Questions:
a) Dans le texte sur l'audiovisuel public, relevez tous les services auxquels l'audiovisuel public est comparé dans la proposition 1.
b) Recopiez le passage du texte sur l'audiovisuel public qui va de "Proposition 1 : Supprimer" jusqu'à "les fréquentent pas." inclus.
c) D'après le texte sur l'audiovisuel public, à quelle fréquence la redevance est-elle revue en Grande-Bretagne ?

Texte sélectionné:
Proposition 1 : Supprimer la publicité sur le service public et financer le manque à gagner de cette mesure par une universalisation de la Contribution à l’Audiovisuel Public (CAP). Toutes les résidences (hors exonérations sociales) pourraient être assujetties à la CAP, qu’elles disposent d’un téléviseur ou non. Cette mesure, notamment en vigueur en Allemagne, poserait un symbole fort : comme l’hôpital, l’école ou l’université, l’audiovisuel public pourrait être financé par ceux qui les fréquentent, comme par ceux qui ne les fréquentent pas.
Proposition 2 : Libérer l’audiovisuel public français de sa tutelle poli- tique. Limiter à une fois par quinquennat les discussions parlementaires sur le budget de l’audiovisuel, de façon proche à ce qui se fait dans les pays voisins de la France (en Grande-Bretagne, la redevance est revue tous les dix ans ; en Allemagne, tous les quatre ans). Limiter les inter- ventions du ministère des Finances sur ses financements. Réfléchir à la suppression du lien entre les composantes du service public audiovisuel français et le ministère de la Culture, relique de l’époque de la RTF. Enfin, envisager la suppression du droit offert au CSA de révoquer un président de groupe audiovisuel public avant la fin de son mandat.

Données de l'exercice:
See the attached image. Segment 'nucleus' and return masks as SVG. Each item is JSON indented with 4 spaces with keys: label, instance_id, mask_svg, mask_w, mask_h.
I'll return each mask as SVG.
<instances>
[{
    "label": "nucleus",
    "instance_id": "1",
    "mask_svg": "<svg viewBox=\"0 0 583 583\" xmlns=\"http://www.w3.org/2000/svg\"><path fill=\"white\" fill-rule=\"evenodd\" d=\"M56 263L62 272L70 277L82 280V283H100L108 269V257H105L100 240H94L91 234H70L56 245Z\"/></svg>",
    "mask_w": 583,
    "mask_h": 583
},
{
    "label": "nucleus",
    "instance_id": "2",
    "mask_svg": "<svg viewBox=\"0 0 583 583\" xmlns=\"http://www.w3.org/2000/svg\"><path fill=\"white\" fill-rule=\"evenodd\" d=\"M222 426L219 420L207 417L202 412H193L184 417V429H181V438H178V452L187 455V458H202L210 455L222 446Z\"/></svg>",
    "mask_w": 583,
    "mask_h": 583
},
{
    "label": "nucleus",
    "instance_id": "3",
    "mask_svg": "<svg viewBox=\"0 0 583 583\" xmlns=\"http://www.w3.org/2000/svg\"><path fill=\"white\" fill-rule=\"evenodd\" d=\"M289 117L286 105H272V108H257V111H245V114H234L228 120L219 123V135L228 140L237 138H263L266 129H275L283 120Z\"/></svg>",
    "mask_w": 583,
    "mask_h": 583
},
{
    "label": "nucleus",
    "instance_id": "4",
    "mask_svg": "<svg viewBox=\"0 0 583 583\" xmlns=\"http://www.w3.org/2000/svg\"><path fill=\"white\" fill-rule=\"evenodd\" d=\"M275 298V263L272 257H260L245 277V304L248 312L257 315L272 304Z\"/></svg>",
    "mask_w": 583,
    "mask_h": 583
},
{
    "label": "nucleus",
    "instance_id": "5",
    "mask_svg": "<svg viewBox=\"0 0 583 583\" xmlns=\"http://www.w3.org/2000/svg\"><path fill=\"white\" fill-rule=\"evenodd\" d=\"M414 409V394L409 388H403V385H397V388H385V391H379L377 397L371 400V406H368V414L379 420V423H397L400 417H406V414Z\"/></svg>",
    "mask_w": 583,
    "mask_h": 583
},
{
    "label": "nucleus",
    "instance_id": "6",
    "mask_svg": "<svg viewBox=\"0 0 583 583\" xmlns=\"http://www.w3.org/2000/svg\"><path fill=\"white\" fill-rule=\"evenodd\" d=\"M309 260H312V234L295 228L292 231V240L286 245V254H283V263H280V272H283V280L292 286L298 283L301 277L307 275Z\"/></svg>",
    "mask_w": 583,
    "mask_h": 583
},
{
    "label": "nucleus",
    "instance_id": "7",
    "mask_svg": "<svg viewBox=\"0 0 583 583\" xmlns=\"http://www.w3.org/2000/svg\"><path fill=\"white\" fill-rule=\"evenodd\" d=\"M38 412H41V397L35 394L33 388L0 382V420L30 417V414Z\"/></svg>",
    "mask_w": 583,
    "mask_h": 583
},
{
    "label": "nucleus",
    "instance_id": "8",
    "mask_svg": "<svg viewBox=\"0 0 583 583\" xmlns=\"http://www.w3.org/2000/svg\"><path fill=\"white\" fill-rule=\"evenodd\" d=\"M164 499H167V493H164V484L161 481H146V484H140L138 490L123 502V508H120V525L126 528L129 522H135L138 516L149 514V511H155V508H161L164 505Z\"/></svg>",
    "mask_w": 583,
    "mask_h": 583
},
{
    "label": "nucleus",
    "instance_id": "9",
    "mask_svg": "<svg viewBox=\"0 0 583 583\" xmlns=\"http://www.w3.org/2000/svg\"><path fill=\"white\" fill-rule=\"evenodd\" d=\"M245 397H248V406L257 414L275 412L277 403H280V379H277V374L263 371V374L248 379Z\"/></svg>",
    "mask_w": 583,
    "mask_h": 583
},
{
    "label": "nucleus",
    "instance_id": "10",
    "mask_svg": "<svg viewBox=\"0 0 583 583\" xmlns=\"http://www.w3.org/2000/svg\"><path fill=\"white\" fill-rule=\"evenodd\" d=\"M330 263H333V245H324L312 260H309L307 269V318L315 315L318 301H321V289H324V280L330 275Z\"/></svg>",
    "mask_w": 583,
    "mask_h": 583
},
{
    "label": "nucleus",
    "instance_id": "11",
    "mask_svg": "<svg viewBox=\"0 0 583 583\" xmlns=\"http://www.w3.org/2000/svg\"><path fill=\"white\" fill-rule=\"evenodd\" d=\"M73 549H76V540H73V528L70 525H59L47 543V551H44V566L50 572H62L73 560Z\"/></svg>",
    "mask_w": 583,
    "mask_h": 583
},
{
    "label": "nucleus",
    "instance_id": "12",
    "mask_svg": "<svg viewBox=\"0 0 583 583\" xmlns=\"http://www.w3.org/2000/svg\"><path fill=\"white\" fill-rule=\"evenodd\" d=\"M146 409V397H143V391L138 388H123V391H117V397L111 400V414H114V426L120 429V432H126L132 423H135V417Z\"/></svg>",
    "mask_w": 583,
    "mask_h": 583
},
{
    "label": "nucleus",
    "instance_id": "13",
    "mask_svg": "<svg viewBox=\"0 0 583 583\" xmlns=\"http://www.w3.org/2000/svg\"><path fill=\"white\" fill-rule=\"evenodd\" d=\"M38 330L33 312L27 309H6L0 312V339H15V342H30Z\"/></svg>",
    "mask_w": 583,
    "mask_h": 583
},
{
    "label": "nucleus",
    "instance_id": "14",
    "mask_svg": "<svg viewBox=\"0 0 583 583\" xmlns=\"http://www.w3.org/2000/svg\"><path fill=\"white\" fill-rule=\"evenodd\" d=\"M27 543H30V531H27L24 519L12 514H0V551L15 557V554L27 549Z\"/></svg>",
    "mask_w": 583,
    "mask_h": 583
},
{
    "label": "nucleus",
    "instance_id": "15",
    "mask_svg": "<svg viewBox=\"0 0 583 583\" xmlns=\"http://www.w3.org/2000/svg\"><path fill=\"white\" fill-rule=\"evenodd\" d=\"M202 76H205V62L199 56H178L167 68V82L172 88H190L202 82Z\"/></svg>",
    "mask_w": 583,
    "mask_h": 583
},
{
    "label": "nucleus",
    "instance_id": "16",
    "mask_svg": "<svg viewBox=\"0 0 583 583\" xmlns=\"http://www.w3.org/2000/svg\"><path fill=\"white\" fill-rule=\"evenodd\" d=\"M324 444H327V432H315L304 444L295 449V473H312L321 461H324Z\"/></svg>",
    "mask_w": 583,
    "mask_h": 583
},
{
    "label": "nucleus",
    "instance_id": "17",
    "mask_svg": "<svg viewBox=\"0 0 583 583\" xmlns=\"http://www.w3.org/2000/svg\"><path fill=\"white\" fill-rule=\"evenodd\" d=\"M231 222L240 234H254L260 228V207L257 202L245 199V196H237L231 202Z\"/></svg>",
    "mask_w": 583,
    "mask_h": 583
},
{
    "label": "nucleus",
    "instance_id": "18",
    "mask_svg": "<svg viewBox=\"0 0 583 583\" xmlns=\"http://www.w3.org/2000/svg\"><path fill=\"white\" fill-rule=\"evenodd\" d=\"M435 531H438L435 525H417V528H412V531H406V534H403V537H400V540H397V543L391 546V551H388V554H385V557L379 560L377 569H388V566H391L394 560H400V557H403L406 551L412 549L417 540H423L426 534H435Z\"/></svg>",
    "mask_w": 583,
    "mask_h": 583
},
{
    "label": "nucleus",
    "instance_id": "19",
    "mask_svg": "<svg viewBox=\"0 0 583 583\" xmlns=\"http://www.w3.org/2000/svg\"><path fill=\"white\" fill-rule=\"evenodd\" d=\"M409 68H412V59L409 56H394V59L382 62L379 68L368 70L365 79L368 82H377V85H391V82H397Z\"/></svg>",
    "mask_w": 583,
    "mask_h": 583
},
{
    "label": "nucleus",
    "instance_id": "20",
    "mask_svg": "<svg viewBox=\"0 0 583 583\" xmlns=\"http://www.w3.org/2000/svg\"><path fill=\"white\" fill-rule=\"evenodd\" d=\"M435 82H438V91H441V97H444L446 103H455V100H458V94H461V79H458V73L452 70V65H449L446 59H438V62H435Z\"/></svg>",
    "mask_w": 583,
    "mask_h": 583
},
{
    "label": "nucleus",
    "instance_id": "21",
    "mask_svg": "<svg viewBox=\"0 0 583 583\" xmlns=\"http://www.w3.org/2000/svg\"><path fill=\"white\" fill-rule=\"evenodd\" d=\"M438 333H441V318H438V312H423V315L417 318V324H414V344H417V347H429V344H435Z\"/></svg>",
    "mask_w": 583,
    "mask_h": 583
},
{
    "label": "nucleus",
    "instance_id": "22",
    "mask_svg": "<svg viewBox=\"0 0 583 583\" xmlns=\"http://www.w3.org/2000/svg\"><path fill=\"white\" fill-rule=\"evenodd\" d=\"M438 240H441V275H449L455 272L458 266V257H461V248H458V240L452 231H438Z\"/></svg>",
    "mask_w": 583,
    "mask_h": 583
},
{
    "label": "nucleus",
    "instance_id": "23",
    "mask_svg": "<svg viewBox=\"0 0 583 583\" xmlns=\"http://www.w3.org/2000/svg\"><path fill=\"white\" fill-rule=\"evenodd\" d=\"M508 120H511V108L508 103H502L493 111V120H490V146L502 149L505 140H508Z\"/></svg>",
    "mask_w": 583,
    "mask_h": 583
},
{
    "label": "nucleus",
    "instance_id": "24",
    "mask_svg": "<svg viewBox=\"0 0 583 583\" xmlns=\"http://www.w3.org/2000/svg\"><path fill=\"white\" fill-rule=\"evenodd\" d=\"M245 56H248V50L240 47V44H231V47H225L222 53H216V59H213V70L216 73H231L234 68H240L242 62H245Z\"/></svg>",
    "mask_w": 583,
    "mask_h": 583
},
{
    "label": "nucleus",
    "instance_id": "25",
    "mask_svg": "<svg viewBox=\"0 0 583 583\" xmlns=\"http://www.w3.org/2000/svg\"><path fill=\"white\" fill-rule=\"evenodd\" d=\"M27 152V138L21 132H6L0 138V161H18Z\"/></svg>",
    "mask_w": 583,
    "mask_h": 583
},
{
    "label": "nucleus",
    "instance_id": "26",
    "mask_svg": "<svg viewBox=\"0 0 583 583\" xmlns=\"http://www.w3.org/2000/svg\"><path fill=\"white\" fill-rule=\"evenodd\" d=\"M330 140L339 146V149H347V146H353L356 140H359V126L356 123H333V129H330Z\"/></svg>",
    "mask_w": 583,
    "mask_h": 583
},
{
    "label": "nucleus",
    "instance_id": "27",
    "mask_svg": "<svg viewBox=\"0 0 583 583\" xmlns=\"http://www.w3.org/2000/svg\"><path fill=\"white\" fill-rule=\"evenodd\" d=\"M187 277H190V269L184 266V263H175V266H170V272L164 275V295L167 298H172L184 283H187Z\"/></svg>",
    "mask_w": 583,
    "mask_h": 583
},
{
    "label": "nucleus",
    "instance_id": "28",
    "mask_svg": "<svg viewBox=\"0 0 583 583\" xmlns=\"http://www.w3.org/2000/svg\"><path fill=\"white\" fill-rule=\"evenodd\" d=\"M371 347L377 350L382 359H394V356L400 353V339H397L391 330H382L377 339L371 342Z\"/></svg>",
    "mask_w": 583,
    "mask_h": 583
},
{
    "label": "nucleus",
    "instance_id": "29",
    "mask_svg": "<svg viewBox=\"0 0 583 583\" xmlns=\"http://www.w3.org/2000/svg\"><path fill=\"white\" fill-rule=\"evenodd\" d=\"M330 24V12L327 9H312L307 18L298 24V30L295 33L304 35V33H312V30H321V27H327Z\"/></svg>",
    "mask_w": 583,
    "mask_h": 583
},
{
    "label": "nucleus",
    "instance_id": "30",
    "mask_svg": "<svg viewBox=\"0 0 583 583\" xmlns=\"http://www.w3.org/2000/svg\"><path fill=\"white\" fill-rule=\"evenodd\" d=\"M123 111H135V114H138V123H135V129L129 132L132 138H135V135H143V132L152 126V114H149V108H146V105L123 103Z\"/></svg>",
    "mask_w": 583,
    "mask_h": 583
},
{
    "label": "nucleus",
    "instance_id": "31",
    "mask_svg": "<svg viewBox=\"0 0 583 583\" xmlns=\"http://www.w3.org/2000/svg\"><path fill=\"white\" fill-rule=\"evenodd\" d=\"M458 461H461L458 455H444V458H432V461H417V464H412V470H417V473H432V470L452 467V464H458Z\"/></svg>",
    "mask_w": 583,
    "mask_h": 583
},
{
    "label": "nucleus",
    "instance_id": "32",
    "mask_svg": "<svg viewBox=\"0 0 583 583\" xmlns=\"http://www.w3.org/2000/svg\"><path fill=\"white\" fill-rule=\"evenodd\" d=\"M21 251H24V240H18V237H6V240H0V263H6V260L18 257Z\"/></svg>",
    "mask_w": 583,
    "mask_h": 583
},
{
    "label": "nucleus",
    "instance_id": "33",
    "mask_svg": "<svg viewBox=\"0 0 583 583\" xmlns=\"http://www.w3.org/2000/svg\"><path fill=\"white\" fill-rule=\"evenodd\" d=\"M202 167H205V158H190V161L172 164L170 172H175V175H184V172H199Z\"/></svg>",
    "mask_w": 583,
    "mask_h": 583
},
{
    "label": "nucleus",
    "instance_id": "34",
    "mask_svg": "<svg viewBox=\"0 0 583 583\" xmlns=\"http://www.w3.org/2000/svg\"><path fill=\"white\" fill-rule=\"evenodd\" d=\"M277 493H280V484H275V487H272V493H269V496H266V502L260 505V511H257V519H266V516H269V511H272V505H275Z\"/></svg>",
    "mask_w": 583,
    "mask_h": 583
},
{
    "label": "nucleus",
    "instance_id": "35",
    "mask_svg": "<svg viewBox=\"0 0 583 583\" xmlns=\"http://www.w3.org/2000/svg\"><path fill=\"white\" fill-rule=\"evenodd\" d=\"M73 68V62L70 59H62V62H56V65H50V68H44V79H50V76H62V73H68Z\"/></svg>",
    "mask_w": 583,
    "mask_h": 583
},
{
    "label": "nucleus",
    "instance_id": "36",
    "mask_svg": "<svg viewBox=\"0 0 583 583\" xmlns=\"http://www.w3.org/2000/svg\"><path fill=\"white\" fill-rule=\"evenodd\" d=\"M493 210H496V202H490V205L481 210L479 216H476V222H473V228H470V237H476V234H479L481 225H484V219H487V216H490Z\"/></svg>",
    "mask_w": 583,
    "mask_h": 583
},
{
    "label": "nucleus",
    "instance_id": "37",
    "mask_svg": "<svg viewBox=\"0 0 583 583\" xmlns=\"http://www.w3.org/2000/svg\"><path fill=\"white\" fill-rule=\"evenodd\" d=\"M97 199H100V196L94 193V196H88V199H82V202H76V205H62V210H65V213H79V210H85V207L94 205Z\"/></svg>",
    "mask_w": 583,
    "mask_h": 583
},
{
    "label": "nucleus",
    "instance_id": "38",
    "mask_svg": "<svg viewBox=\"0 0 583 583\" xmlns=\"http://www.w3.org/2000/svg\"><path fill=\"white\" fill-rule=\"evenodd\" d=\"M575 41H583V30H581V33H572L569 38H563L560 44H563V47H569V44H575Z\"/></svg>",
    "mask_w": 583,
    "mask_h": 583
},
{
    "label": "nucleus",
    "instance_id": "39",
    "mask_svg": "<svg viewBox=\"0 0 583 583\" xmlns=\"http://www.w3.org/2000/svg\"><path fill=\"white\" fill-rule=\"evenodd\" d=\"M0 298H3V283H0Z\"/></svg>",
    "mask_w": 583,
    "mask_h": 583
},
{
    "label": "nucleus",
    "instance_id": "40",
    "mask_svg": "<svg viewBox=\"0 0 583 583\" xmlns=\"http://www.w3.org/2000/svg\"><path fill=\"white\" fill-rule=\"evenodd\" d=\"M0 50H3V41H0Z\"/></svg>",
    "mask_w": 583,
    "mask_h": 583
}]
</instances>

Réponses:
a) l'hôpital, l'école, l'université

b)
Proposition 1 : Supprimer la publicité sur le service public et financer le manque à gagner de cette mesure par une universalisation de la Contribution à l’Audiovisuel Public (CAP). Toutes les résidences (hors exonérations sociales) pourraient être assujetties à la CAP, qu’elles disposent d’un téléviseur ou non. Cette mesure, notamment en vigueur en Allemagne, poserait un symbole fort : comme l’hôpital, l’école ou l’université, l’audiovisuel public pourrait être financé par ceux qui les fréquentent, comme par ceux qui ne les fréquentent pas.

c) Tous les dix ans.